A more substantial issue is whether the filing of the class based claims in the Pendleton case tolled the period of limitations, with respect to Parker's filing of his individual action, until the class certification motions in Pendleton were denied. Parker contends that as a member of the classes proposed in Pendleton, he may borrow any tolling that occurred in that case and use it for the purposes of this case. In support of this argument, Parker urges this court to interpret broadly the Supreme Court's holding in American Pipe & Construction Co. v. Utah, 414 U.S. 538, 94 S. Ct. 756, 38 L. Ed. 2d 713 (1974).

American Pipe involved a private antitrust class action that had been filed eleven days before the running of the statute of limitations. The trial court subsequently denied the class certification motion on the ground that the purported class failed to satisfy the numerosity requirement of Rule 23(a) (1). Eight days after the entry of the order denying class status, a number of the putative class members moved to intervene as plaintiffs. The trial court denied their motions as untimely.

Reasoning that a refusal to toll the statute of limitations with respect to the claims of the putative class members, for the period between the filing of the suit and the trial court's ruling on the class certification motion, would result in the filing of numerous intervention petitions prior to the class determination, the Court held that

 
"the commencement of the original class suit tolls the running of the statute for all purported members of the class who make timely motions to intervene after the court has found the suit inappropriate for class action status."

414 U.S. at 553, 94 S. Ct. at 766 (emphasis supplied).
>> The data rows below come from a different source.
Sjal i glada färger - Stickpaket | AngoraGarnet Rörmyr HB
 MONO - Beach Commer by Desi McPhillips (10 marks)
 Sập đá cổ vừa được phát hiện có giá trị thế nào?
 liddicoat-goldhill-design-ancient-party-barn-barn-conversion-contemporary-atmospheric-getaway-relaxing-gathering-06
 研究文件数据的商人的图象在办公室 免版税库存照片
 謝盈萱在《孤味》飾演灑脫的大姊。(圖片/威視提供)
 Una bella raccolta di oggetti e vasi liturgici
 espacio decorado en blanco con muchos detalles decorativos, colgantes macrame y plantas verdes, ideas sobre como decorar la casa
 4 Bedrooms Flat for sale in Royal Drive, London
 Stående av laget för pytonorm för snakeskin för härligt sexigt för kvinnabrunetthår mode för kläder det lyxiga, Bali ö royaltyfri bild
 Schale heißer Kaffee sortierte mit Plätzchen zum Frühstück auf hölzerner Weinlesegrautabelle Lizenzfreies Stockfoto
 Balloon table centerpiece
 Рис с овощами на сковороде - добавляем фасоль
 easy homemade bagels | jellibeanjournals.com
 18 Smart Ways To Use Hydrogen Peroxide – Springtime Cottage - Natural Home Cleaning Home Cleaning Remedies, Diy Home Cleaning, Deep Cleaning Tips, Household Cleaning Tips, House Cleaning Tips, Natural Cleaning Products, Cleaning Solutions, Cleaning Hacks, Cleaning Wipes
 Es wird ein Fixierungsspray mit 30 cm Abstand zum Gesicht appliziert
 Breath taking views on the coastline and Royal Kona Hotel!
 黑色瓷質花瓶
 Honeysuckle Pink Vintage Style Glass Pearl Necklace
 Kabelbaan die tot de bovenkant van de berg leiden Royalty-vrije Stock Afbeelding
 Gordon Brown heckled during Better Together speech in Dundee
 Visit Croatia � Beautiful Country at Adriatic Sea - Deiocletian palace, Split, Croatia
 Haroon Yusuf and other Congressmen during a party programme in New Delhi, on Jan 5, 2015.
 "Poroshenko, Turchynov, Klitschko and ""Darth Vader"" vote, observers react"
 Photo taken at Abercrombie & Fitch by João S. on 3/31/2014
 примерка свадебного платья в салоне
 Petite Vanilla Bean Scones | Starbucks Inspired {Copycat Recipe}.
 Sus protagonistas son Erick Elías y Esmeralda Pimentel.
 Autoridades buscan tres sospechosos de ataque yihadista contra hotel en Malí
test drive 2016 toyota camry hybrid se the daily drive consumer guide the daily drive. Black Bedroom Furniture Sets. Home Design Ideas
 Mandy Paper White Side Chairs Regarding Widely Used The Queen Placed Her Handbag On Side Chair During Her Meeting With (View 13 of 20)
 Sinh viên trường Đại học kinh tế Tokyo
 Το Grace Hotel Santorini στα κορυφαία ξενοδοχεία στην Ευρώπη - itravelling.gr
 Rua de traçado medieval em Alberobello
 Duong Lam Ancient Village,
Some Circuit Courts have suggested, see, e. g., In re Fine Paper Litigation, 632 F.2d 1081, 1087 (3d Cir. 1980); Sussman v. Lincoln American Corp., 587 F.2d 866, 869 (7th Cir. 1978), cert. denied, Eberstadt v. Flamm, 445 U.S. 942, 100 S. Ct. 1337, 63 L. Ed. 2d 775 (1980), and some District Courts have apparently held, see, e. g., Gramby v. Westinghouse Electric Corp., 84 F.R.D. 655, 662 (D.C.E.D.Pa.1979); Green v. United States Steel Corp., 481 F. Supp. 295, 299 (D.C.E.D. Pa.1979); Nelson v. United Credit Plan, Inc., 77 F.R.D. 54, 58 (D.C.E.D.La.1978); Bantolina v. Aloha Motors, Inc., 419 F. Supp. 1116, 1121-22 n.19 (D.C.D.Hawaii 1976), that the Supreme Court's decision in American Pipe created a broad, general rule that the statutes of limitation are tolled with respect to the claims of all putative class members until the trial court rules on the class certification motion. In effect, these cases suggest that a putative class member may take advantage of the tolling arising from the class suit, and maintain an independent action subsequent to the denial of the class certification motion, notwithstanding that such individuals did not seek to intervene in the original class suit.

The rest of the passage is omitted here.